→ REQUIREMENT
Do any lines in the data below contain "height"? If so, copy every one of them.

+++ AVAILABLE DATA +++

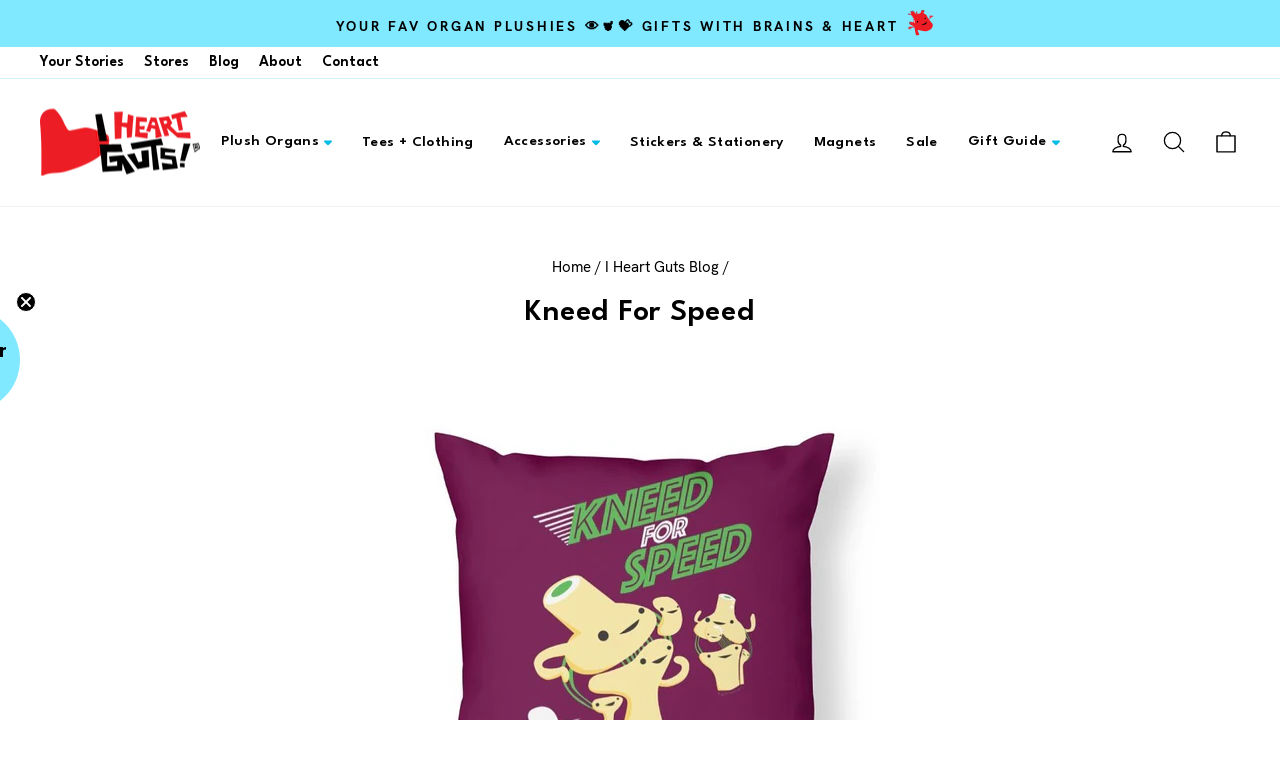

--- FILE ---
content_type: image/svg+xml
request_url: https://iheartguts.com/cdn/shop/t/18/assets/icon-heart.svg?v=2229174725649176021652117725
body_size: 1590
content:
<svg width="26" height="26" viewBox="0 0 26 26" fill="none" xmlns="http://www.w3.org/2000/svg">
<g clip-path="url(#clip0_1602_1447)">
<path d="M24.1999 13.5C22.4999 11.4 19.1999 7.3 18.9999 6C18.7999 4.7 16.4999 3.89999 15.6999 3.29999C14.8999 2.69999 16.7998 1.39996 16.5998 0.899963C16.3998 0.399963 14.1998 -0.300024 13.5998 0.0999757C12.9998 0.499976 13.4999 2.29998 12.2999 3.09998C11.4536 3.69143 10.4297 3.97388 9.39987 3.89996C8.99987 3.69996 9.29985 2.49998 9.19985 2.09998C9.09985 1.69998 8.49985 1.49996 8.09985 1.89996C7.69985 2.29996 8.89985 3.89999 8.09985 3.79999C7.29985 3.69999 5.59986 0.699951 4.89986 0.699951C4.19986 0.699951 2.49986 1.19999 2.39986 1.79999C2.29986 2.39999 3.49986 3.09995 3.29986 3.69995C3.09986 4.29995 0.999846 3.29998 0.599846 3.59998C0.505337 3.67702 0.427467 3.77244 0.370964 3.88049C0.314461 3.98854 0.280523 4.10694 0.271172 4.22852C0.26182 4.35009 0.277269 4.47229 0.316582 4.58771C0.355894 4.70313 0.418255 4.80937 0.49987 4.89996C0.79987 4.99996 2.19985 4.29998 2.69985 4.59998C3.91037 5.59672 4.86954 6.86418 5.49987 8.29999C5.79987 9.39999 6.19985 11.4 5.19985 12C4.19985 12.6 2.49986 11.5 1.79986 11.7C1.09986 11.9 1.39986 13.4 1.79986 14.2C2.19986 15 5.49985 15.6 6.09985 16.5C6.69985 17.4 7.49986 25 8.29986 25.5C9.09986 26 11.1999 25 11.1999 24.3C11.1999 23.6 9.09987 20.5 9.99987 20.1C10.8999 19.7 15.5999 21.6 18.1999 21.2C20.0809 20.8609 21.8397 20.0333 23.2999 18.8C23.2999 18.8 25.9999 15.6 24.1999 13.5Z" fill="#ED1C24"/>
<path d="M12.9 15.3998C12.9 15.3998 16.6 14.9998 17.7 14.0998C18.4178 13.4995 18.94 12.6987 19.2 11.7998L12.9 15.3998Z" fill="black"/>
<path d="M4.0999 1.90002C4.7999 1.70002 5.2999 1.20006 5.1999 1.00006C5.0999 0.800057 4.3999 0.700021 3.6999 0.900021C2.9999 1.10002 2.4999 1.60002 2.5999 1.90002C2.6999 2.20002 3.2999 2.20002 4.0999 1.90002Z" fill="#0EBAD5"/>
<path d="M15 1.10014C15.8 1.30014 16.5 1.20013 16.5 0.90013C16.5 0.60013 16 0.300142 15.2 0.100142C14.4 -0.0998579 13.8 0.000154287 13.7 0.300154C13.6 0.600154 14.2 0.900142 15 1.10014Z" fill="#0EBAD5"/>
<path d="M0.599976 4.80011C0.399976 4.80011 0.199982 4.50007 0.199982 4.20007C0.199982 3.90007 0.399976 3.6001 0.599976 3.6001C0.799976 3.6001 1 3.90007 1 4.20007C1 4.50007 0.799976 4.80011 0.599976 4.80011Z" fill="#0EBAD5"/>
<path d="M8.60001 2.20007C8.90001 2.10007 9.20001 2.00011 9.10001 1.80011C9.00001 1.60011 8.90004 1.6001 8.50004 1.6001C8.10004 1.6001 8.00004 1.80009 8.00004 1.90009C8.00004 2.00009 8.30001 2.20007 8.60001 2.20007Z" fill="#0EBAD5"/>
<path d="M2.3 14.4C2 14.5 1.6 14 1.4 13.3C1.2 12.6 1.29998 11.9 1.59998 11.8C1.89998 11.7 2.3 12.3 2.4 13C2.5 13.7 2.6 14.4 2.3 14.4Z" fill="#0EBAD5"/>
<path d="M4.00002 1.70005C4.50002 1.50005 4.9 1.2001 4.8 1.0001C4.7 0.800098 4.2 0.800098 3.7 1.0001C3.2 1.2001 2.80001 1.50005 2.90001 1.70005C3.00001 1.90005 3.40002 1.90005 4.00002 1.70005Z" fill="#ED1C24"/>
<path d="M15.1001 0.800248C15.6001 1.00025 16.1001 0.900211 16.2001 0.700211C16.3001 0.500211 15.8001 0.300236 15.2001 0.100236C14.6001 -0.0997641 14.2001 0.000211477 14.1001 0.200211C14.0001 0.400211 14.5001 0.700248 15.1001 0.800248Z" fill="#ED1C24"/>
<path d="M0.599884 4.60022C0.399884 4.60022 0.299896 4.4002 0.299896 4.2002C0.299896 4.0002 0.499884 3.7002 0.599884 3.7002C0.699884 3.7002 0.899902 4.0002 0.899902 4.2002C0.899902 4.4002 0.699884 4.70022 0.599884 4.60022Z" fill="#ED1C24"/>
<path d="M8.59998 2.00012C8.89998 2.00012 9 1.90011 9 1.80011C9 1.70011 8.79998 1.6001 8.59998 1.6001C8.39998 1.6001 8.19998 1.70009 8.19998 1.90009C8.19998 2.10009 8.39998 2.10012 8.59998 2.00012Z" fill="#ED1C24"/>
<path d="M2.09996 13.9998C1.89996 14.0998 1.59998 13.6998 1.49998 13.1998C1.39998 12.6998 1.39996 12.1998 1.59996 12.0998C1.79996 11.9998 2.09997 12.3998 2.29997 12.9998C2.49997 13.5998 2.29996 13.9998 2.09996 13.9998Z" fill="#ED1C24"/>
<path d="M6.69982 12.5C6.83651 12.3997 6.93214 12.2531 6.96893 12.0875C7.00571 11.922 6.98116 11.7488 6.89983 11.6C6.59983 11.4 6.19984 11.3 5.99984 11.6C5.86315 11.7003 5.76752 11.8469 5.73074 12.0124C5.69395 12.1779 5.7185 12.3512 5.79983 12.5C5.9259 12.6058 6.08525 12.6638 6.24984 12.6638C6.41443 12.6638 6.57374 12.6058 6.69982 12.5Z" fill="white"/>
<path d="M6.49991 10.7C6.55671 10.6291 6.58765 10.5409 6.58765 10.45C6.58765 10.3591 6.55671 10.2709 6.49991 10.2C6.47922 10.1567 6.44843 10.119 6.41016 10.0901C6.37188 10.0611 6.32721 10.0417 6.27991 10.0336C6.2326 10.0255 6.18405 10.0288 6.13831 10.0434C6.09257 10.0579 6.051 10.0832 6.01706 10.1172C5.98312 10.1511 5.95781 10.1927 5.94327 10.2385C5.92873 10.2842 5.92539 10.3328 5.9335 10.3801C5.94162 10.4274 5.96098 10.472 5.98993 10.5103C6.01888 10.5486 6.05658 10.5793 6.09988 10.6C6.08662 10.6531 6.09498 10.7092 6.12311 10.7561C6.15124 10.803 6.19687 10.8368 6.24991 10.85C6.30295 10.8633 6.35909 10.855 6.40598 10.8268C6.45286 10.7987 6.48665 10.753 6.49991 10.7Z" fill="white"/>
<path d="M19.9999 9.09993C19.9999 9.09993 22.0999 8.09994 21.6999 7.29994C21.2999 6.49994 21.3999 5.0999 21.6999 5.1999C21.9999 5.2999 21.7999 6.29994 21.7999 6.29994C21.7999 6.29994 22.8999 5.09994 23.4999 5.29994C24.0999 5.49994 22.5999 6.09993 22.5999 6.09993C22.5999 6.09993 24.8999 5.19994 24.8999 5.79994C24.8999 6.39994 23.6999 6.49995 23.6999 6.49995C23.6999 6.49995 26.1999 5.99995 25.5999 6.49995C24.9999 6.99995 23.8999 6.5999 23.5999 7.1999C23.2999 7.7999 23.2999 7.6999 22.3999 8.1999L20.2999 9.79994L19.9999 9.09993Z" fill="#E92D41"/>
<path d="M8.09995 15.6001L3.59995 16.8001C2.63633 16.639 1.65019 16.673 0.699951 16.9001C0.199951 17.1001 -5.53131e-05 17.1001 0.0999451 17.4001C0.199945 17.7001 1.19996 17.1001 1.29996 17.3001C1.39996 17.5001 0.29997 18.1001 -3.05176e-05 18.6001C-0.300031 19.1001 0.799945 18.7001 1.09995 18.4001L1.59995 17.9001C1.59995 17.9001 0.0999575 19.5001 0.799957 19.4001C1.49996 19.3001 2.09995 18.2001 2.09995 18.2001C2.09995 18.2001 1.49997 19.9001 1.99997 19.6001C2.49997 19.3001 2.39997 18.7001 2.99997 18.3001C3.51666 17.8757 4.13869 17.5992 4.79996 17.5001L8.69995 16.7001L8.09995 15.6001Z" fill="#ED1C24"/>
<path d="M10.2 11.8C10.1755 11.9944 10.0805 12.173 9.93304 12.3021C9.78559 12.4311 9.5959 12.5015 9.39996 12.5C9.21431 12.5 9.03624 12.4262 8.90497 12.2949C8.77369 12.1636 8.69995 11.9856 8.69995 11.8C8.69842 11.6041 8.76883 11.4144 8.89786 11.2669C9.02688 11.1194 9.20556 11.0245 9.39996 11C9.6047 11.0217 9.79579 11.113 9.94138 11.2585C10.087 11.4041 10.1782 11.5952 10.2 11.8Z" fill="black"/>
<path d="M17.7 8.40002C17.702 8.54325 17.6527 8.68249 17.561 8.79254C17.4693 8.90258 17.3412 8.9762 17.2 9.00006C17.0408 9.00006 16.8882 8.9368 16.7757 8.82428C16.6632 8.71175 16.6 8.55915 16.6 8.40002C16.6 8.00002 16.8 7.80004 17.1 7.80004C17.1827 7.78087 17.2689 7.78303 17.3505 7.80639C17.4321 7.82975 17.5064 7.87356 17.5665 7.93359C17.6265 7.99361 17.6702 8.06792 17.6936 8.14953C17.717 8.23114 17.7191 8.31733 17.7 8.40002Z" fill="black"/>
</g>
<defs>
<clipPath id="clip0_1602_1447">
<rect width="25.7" height="25.6" fill="white" transform="matrix(-1 0 0 1 25.7 0)"/>
</clipPath>
</defs>
</svg>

+++

→ RESPONSE
<svg width="26" height="26" viewBox="0 0 26 26" fill="none" xmlns="http://www.w3.org/2000/svg">
<rect width="25.7" height="25.6" fill="white" transform="matrix(-1 0 0 1 25.7 0)"/>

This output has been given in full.